We provide the code (in pytorch) and datasets for our paper "Generalized Graph Prompt: Toward a Unification of Pre-Training and Downstream Tasks on Graphs". This is an extension of "GraphPrompt: Unifying Pre-Training and Downstream Tasks for Graph Neural Networks", accepted by the ACM Web Conference (WWW) 2023.
- data/: contains data we use.
- graphdownstream/: implements pre-training and downstream tasks at the graph level.

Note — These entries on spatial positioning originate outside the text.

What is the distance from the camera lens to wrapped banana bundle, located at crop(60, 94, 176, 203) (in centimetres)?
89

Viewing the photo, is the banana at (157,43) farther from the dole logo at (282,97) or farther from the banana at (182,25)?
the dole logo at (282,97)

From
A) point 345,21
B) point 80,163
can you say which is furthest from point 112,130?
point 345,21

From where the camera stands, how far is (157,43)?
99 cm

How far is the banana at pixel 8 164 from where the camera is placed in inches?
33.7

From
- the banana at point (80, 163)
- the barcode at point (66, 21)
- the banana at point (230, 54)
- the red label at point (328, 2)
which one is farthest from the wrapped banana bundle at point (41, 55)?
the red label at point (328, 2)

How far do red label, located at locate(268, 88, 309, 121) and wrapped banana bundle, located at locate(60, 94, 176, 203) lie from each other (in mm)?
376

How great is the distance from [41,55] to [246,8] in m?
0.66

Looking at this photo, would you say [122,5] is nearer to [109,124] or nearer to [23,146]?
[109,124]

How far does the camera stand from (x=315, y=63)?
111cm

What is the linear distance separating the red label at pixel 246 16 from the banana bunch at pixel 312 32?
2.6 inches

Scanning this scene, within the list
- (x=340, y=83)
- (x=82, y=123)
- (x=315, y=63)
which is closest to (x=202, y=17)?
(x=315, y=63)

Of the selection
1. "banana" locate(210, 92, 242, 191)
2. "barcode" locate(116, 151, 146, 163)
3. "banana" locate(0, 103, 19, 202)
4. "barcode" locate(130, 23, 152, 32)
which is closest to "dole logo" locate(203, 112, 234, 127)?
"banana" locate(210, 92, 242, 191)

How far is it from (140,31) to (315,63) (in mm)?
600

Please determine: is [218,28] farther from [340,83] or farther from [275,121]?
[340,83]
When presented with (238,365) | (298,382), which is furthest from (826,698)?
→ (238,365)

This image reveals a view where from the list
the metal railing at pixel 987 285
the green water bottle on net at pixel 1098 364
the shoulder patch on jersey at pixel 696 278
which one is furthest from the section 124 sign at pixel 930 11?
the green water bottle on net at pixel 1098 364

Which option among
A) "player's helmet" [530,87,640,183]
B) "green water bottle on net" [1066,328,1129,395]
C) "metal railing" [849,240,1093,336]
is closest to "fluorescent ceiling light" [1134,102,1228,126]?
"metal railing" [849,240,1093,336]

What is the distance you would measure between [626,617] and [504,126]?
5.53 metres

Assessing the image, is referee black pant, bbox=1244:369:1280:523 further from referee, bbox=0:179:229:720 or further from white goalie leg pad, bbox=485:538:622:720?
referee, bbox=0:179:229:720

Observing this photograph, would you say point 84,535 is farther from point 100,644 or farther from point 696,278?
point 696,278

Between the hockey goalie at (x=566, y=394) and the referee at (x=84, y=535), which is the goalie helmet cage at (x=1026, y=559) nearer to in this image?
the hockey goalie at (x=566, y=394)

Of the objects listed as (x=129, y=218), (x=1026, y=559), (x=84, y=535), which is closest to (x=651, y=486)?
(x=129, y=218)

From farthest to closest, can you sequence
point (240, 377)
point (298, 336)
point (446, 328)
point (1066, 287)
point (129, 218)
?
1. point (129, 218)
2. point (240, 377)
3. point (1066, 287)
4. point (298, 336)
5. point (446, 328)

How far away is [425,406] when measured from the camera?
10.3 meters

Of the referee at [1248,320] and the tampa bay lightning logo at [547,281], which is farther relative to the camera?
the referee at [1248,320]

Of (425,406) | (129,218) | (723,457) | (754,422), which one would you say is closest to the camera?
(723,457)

- nodedownstream/: implements downstream tasks at the node level.
- 3.6.0<= python <=3.8.0
- pip install -r requirements.txt
Default dataset is ENZYMES. You need to change the corresponding parameters in pre_train.py and prompt_fewshot.py to train and evaluate on other datasets.
Pretrain:
-python pre_train_GP.py --model GIN --gpu_id 0 --gcn_hidden_dim 32 --temperature 0.2 --batch_size 1024 --pretrain_hop_num 0 --lr 0.1 --epochs 400 --dropout 0 --seed 0 --max_ngv 126 --max_nge 298 --max_ngvl 7 --max_ngel 2 --node_feature_dim 18 --graph_label_num 6 --graph_dir ../data/ENZYMES/raw --graphslabel_dir ../data/ENZYMES/ENZYMES_graph_labels.txt --save_data_dir ../data/ENZYMESPreTrain --save_model_dir ../dumps/ENZYMESPreTrain/GIN --share_emb False --predict_net_add_enc True --predict_net_add_degree True
Prompt tune and test:
python prompt_fewshot_GP.py --pretrain_model GIN --gpu_id 0 --reg_loss NLL --bp_loss NLL --prompt FEATURE-WEIGHTED-SUM --epochs 100 --lr 0.01 --update_pretrain False --seed 0 --dropout 0 --dataset_seed 0 --train_shotnum 5 --val_shotnum 5 few_shot_tasknum 100 --gcn_graph_num_layers 3 --gcn_hidden_dim 32 --graph_finetuning_output_dim 2 --batch_size 512 --max_ngv 126 --max_nge 298 --max_ngvl 7 --max_ngel 2 --node_feature_dim 18 --graph_label_num 6 --graph_dir ../data/ENZYMES/raw --graphslabel_dir ../data/ENZYMES/ENZYMES_graph_labels.txt --save_data_dir ../data/ENZYMESPreTrain --save_pretrain_model_dir ../dumps/ENZYMESPreTrain/GIN --downstream_save_model_dir ../dumps/ENZYMESGraphClassification/Prompt/GIN-FEATURE-WEIGHTED-SUM/5train5val100task --save_fewshot_dir ../data/ENZYMESGraphClassification/fewshot --share_emb False --predict_net_add_enc True --predict_net_add_degree True
Default dataset is ENZYMES. You need to change the corresponding parameters in prompt_fewshot.py to train and evaluate on other datasets.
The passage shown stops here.